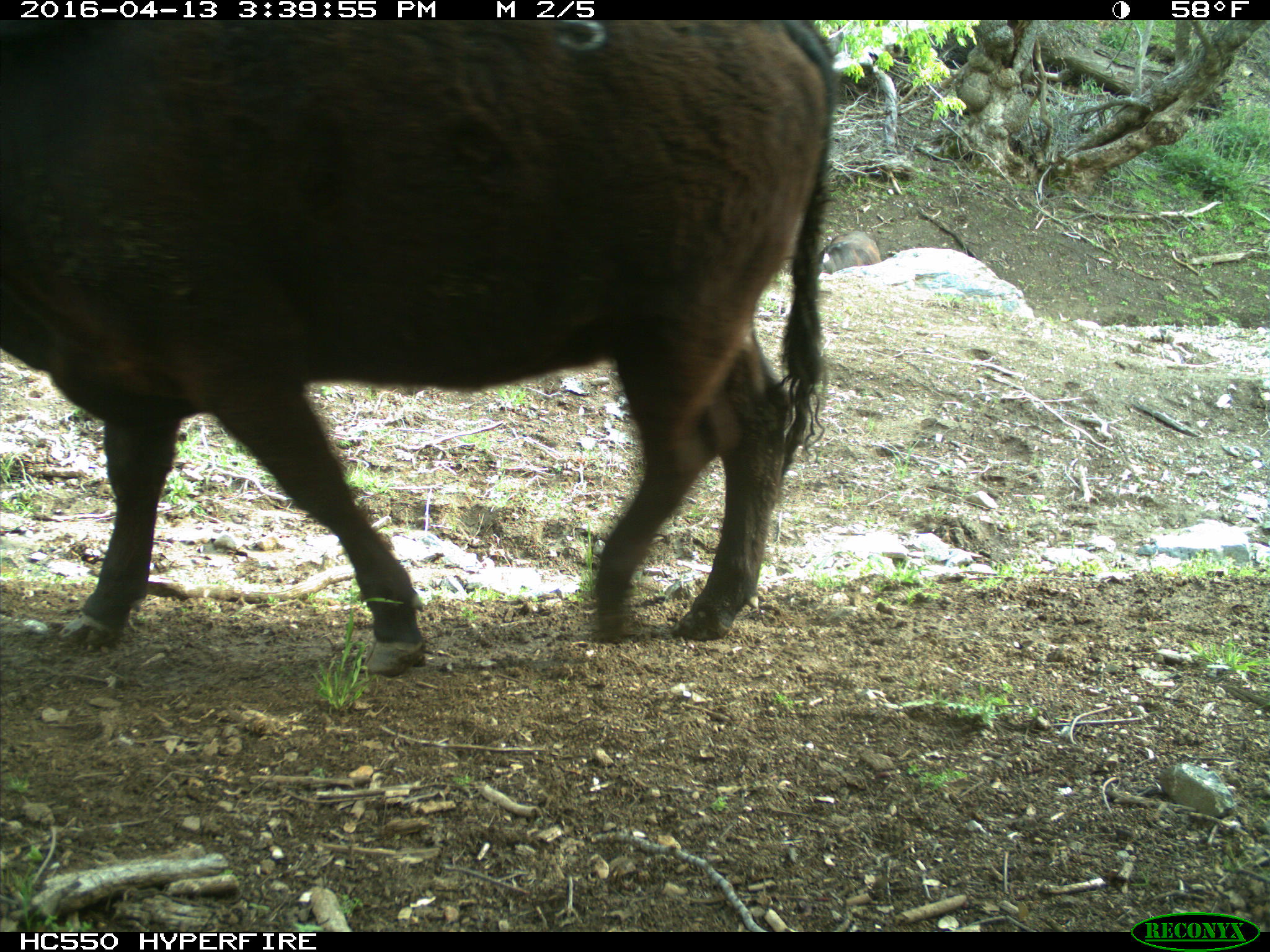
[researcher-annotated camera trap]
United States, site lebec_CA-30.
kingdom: Animalia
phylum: Chordata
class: Mammalia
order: Artiodactyla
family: Bovidae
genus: Bos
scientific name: Bos taurus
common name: domestic cow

EXERCISE OBJECTIVE —
Your task is to reproduce, exactly and exclusively, the lines from the one holding "class: Mammalia" through the final line of the listing.

RESULT FOR THIS EXERCISE —
class: Mammalia
order: Artiodactyla
family: Bovidae
genus: Bos
scientific name: Bos taurus
common name: domestic cow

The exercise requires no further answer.